Voy a empezar por la historia de Lolo,
que ejerce de rey indiscutible de la casa.
Lolo no es una mascota... es un quitapenas, una alegría, un motivo de
felicidad. Mi hija mayor, María dice que si quieres conseguir algo en esta
casa "tienes que ser pequeño, peludo y llamarte Lolo" sino nada de nada.
Llegó en el peor momento de mi vida, en aquellos días mi madre sufrió una
trombosis y fallecería tras seis meses de continuas complicaciones... El
"hombre de mi vida" desapareció sin ninguna explicación, y no es literal el
termino desaparecer, es que de la noche a la mañana "si te he visto no me
acuerdo", no volví a saber nada de él hasta mucho tiempo después... Yo
estaba destrozada, sólo quería morirme, nada llenaba mi angustia y mi vacío.
Una amiga me repetía continuamente que lo que yo necesitaba era alguien que
me quisiera y un frío día de Diciembre apareció con un cachorrito gordo, que
nada más verle me conquistó el corazón. Ese día no hice nada de nada, ni
siquiera tendí la ropa que estaba lavada dentro de la lavadora, sólo
pendiente de aquella cosita tan linda y amorosita.
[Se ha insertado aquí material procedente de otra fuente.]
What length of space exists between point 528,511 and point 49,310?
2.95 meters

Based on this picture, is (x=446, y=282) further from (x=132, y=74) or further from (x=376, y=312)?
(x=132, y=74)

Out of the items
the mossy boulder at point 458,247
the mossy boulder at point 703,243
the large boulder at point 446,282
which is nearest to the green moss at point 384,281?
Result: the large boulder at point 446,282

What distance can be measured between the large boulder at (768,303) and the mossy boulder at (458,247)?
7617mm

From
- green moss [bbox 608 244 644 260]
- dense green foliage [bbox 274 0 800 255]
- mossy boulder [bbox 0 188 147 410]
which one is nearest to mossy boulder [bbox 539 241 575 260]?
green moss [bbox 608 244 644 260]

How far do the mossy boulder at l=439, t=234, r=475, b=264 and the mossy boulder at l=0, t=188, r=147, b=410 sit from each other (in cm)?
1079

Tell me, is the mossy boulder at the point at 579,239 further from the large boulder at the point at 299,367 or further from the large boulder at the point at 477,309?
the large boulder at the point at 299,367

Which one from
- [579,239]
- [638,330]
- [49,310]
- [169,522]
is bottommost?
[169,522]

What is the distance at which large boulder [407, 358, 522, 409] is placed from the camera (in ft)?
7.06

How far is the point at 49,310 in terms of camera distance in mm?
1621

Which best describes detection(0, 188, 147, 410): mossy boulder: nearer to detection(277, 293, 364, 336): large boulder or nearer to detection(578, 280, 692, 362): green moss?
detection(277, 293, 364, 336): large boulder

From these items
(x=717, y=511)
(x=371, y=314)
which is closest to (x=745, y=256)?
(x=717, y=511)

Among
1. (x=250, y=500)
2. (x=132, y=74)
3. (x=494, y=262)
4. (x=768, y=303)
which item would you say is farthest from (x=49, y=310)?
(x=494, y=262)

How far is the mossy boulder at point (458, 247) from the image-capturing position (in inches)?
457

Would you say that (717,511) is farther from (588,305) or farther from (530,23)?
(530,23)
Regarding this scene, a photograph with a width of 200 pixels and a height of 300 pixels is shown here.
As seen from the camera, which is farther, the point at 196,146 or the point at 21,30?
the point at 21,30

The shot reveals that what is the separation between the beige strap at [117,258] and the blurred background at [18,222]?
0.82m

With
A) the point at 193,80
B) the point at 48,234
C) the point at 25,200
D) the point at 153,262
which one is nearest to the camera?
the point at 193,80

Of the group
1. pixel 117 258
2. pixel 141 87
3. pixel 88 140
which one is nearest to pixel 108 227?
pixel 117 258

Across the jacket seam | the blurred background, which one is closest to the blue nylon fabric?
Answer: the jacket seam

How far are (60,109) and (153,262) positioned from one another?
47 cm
Fue y sigue siendo mi alegría y la de mi familia. Mi padre (95 años) y que
vive en casa desde que falleció mi madre le adora y tienen una enorme
complicidad . Él es una persona reservada, que habla poco y a veces me
sorprendo porque creo que está hablando sólo y resulta que tiene una
conversación de lo más amena con Lolo, conversación que no tiene conmigo por
supuesto. Lolo es su debilidad y su terapia contra la depresión.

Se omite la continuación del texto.